Changes to guidelines include consideration of transplantation in patients with HIV, hepatitis
THURSDAY, Jan. 7, 2016 (HealthDay News) — The 2006 listing criteria for heart transplantation have been updated and expanded. The new guideline was published online Jan. 7 in the Journal of Heart and Lung Transplantation.
Mandeep R. Mehra, M.D., from Harvard Medical School in Boston, and colleagues of behalf of the International Society for Heart Lung Transplantation (ISHLT) reviewed the evidence to develop an update of the 2006 guidelines listing criteria for heart transplantation.

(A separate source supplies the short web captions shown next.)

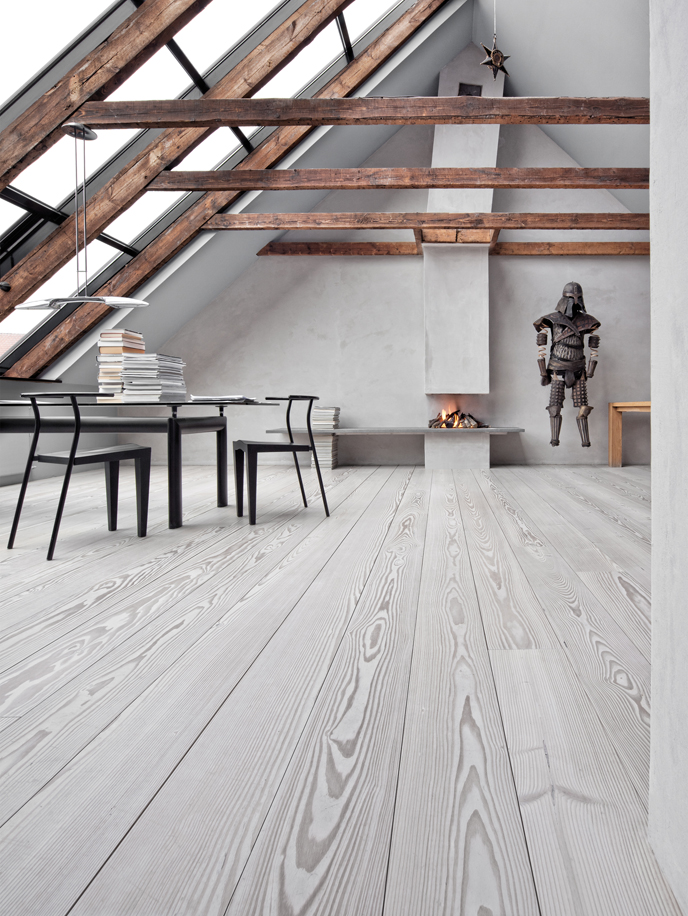 attic design with Danish flooring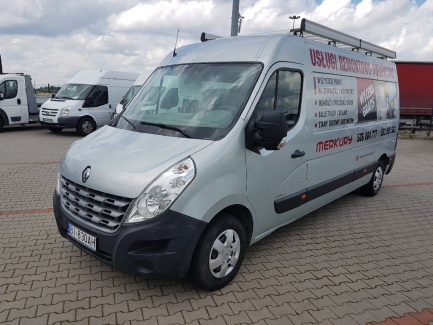 Renault Master dCi 125 L3H2 Business Euro 5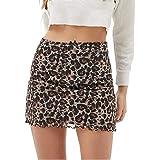 GuliriFe Mini faldas de cintura alta de las mujeres de encaje patchwork de malla de hilo Minifalda gráfica impresa una línea
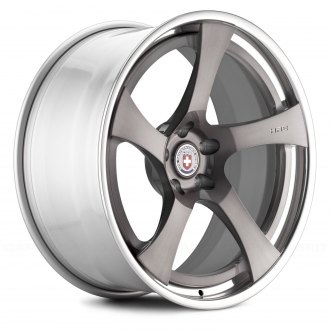 HRE Forged® - RS102 3PC (Series RS1)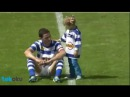 Futbolda Duygusal Anlar!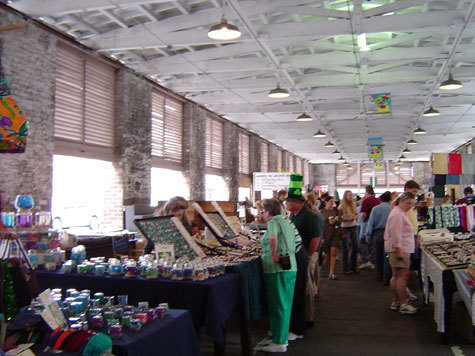 The Market - Attractions/Entertainment, Shopping - 165 Market St, Charleston, SC, United States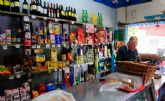 El PSOE rechaza una ordenanza fiscal que perjudica al pequeño comercio lumbrerense
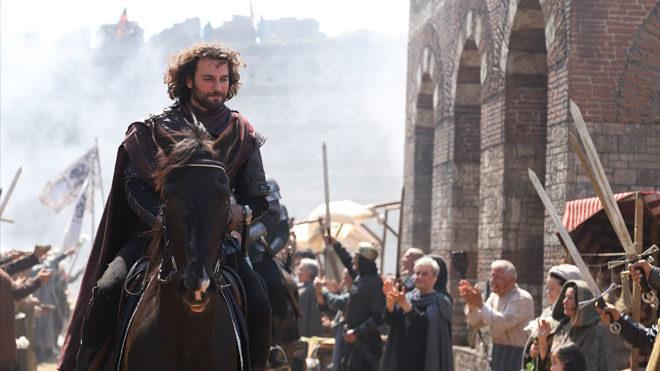 Netflix, Yeni Belgesel Dizisi Rise of Empires: Ottoman'ın  Fragmanını Paylaştı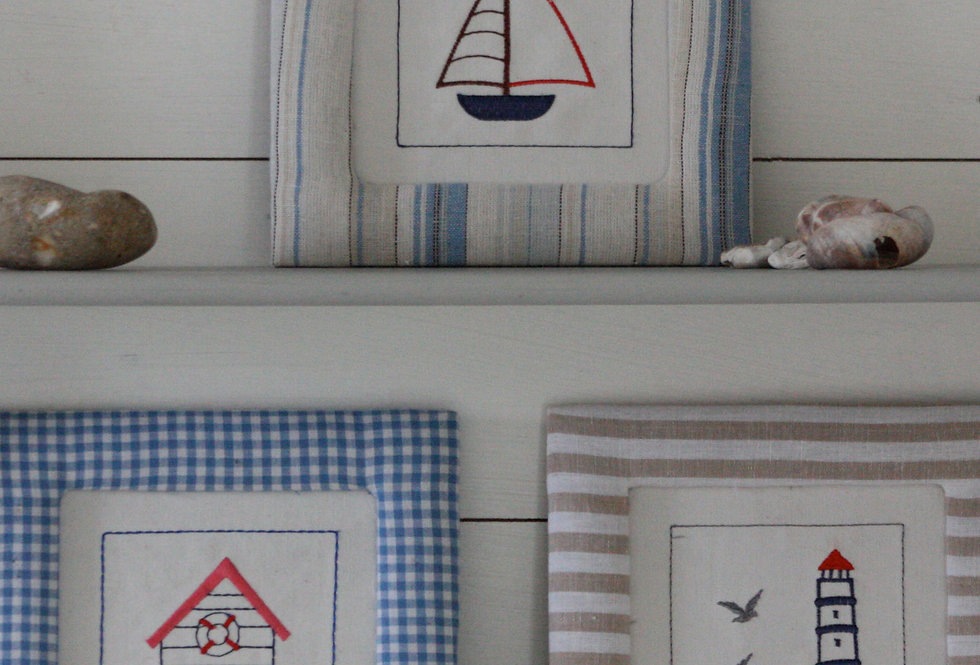 EMBROIDERED SEASIDE PICTURES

The authors note that changes to the guidelines include recommendation of a body mass index goal of <35 kg/m² for overweight patients with heart failure; this may result in more patients qualifying for transplantation. The ISHLT recommends listing patients solely on Heart Failure Survival Score criteria. All adult candidates are recommended to undergo right heart catheterization in preparation for cardiac transplantation listing and periodically until transplantation; this is not advocated for routine surveillance in children. For patients with potentially reversible or treatable comorbidities, use of mechanical circulatory support should be considered, with subsequent re-evaluation to establish candidacy. Heart transplantation cannot be recommended for patients with severe cognitive-behavioral disabilities or dementia. Assuming strict management principles are adhered to, patients with HIV infection, hepatitis, Chagas disease, and tuberculosis can be considered suitable candidates.
“The new guidelines not only update several of these prior issues, but also tackle the most controversial topics of our times,” Mehra said in a statement.